Especialistas explicam porque o intervalo entre vacinas contra a Covid-19 pode mudar

Anvisa autorizou estudos para aplicação da terceira dose da AstraZeneca, enquanto estados optaram por antecipar a aplicação da segunda dose

Escrito por Lígia Costa / André Costa , metro@svm.com.br
Legenda: As vacinas aplicadas no Brasil têm diferentes intervalos entre as doses. Agora, a Anvisa autorizou estudos para aplicação de uma terceira dose da AstraZeneca
Foto: Thiago Gadelha

A corrida para descoberta de um imunobiológico contra a Covid-19 monopolizou esforços de cientistas do mundo inteiro no ano passado. Quanto menos tempo, menos vidas perdidas. Ao fim de 2020, a vacina havia sido desenvolvida em tempo recorde. Em 2021, ela começou a ser aplicada no Brasil. Coronavac, Pfizer, AstraZeneca, Janssen. São diferentes fabricantes com distintas especificidades na bula.
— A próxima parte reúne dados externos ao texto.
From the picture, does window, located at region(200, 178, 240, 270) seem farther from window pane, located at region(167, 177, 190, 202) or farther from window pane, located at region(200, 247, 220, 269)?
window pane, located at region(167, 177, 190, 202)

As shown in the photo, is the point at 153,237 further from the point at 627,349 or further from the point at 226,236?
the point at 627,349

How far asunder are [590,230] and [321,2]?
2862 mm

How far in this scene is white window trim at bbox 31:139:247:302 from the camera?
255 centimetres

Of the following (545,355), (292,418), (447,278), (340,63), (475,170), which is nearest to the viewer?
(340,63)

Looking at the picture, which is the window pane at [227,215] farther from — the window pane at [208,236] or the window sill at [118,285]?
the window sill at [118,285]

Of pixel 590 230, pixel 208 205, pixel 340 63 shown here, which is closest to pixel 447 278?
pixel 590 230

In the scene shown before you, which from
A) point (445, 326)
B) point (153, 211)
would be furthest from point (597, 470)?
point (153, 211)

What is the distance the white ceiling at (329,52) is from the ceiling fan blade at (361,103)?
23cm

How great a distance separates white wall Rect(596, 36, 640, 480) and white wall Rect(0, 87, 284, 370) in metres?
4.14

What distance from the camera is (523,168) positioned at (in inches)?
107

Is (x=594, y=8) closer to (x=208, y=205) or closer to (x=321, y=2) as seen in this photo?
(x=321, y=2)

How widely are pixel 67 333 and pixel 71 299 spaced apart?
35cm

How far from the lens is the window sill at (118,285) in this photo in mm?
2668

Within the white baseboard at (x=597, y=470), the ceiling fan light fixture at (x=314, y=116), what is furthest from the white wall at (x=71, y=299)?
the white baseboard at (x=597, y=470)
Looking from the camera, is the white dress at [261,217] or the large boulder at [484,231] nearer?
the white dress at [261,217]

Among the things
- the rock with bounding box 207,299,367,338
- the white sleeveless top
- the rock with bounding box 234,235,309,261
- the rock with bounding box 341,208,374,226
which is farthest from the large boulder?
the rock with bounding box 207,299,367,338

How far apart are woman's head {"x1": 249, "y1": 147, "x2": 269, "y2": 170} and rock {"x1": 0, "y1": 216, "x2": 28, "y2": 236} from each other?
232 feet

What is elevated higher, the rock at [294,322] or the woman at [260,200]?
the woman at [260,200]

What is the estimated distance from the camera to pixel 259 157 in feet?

Janssen é de dose única. Já a Coronavac, por exemplo, recomenda-se o intervalo entre uma dose e outra de 14 até 28 dias. Por sua vez, AstraZeneca Pfizer, têm intervalo de até 12 semanas. No Ceará, essas duas últimas começaram a ser aplicadas com intervalo entre as doses de três meses. Contudo, essa orientação pode mudar.

A Agência Nacional de Vigilância Sanitária (Anvisa) autorizou, nesta segunda-feira (19), a realização de estudo clínico de uma terceira dose da vacina da AstraZeneca. A análise deve avaliar a segurança, a eficácia e a imunogenicidade do fármaco. 

Mas, e então, qual a importância do intervalo entre as doses? O que ela significa para a completa imunização e, porque esse intervalo pode mudar tendo até uma terceira dose? Para responder essas e outras questões, o Diário do Nordeste ouviu especialistas sobre o assunto. Entre eles, um consenso: a mudança de intervalo entre doses das vacinas contra Covid não altera eficácia da imunização. O importante é completar o ciclo. 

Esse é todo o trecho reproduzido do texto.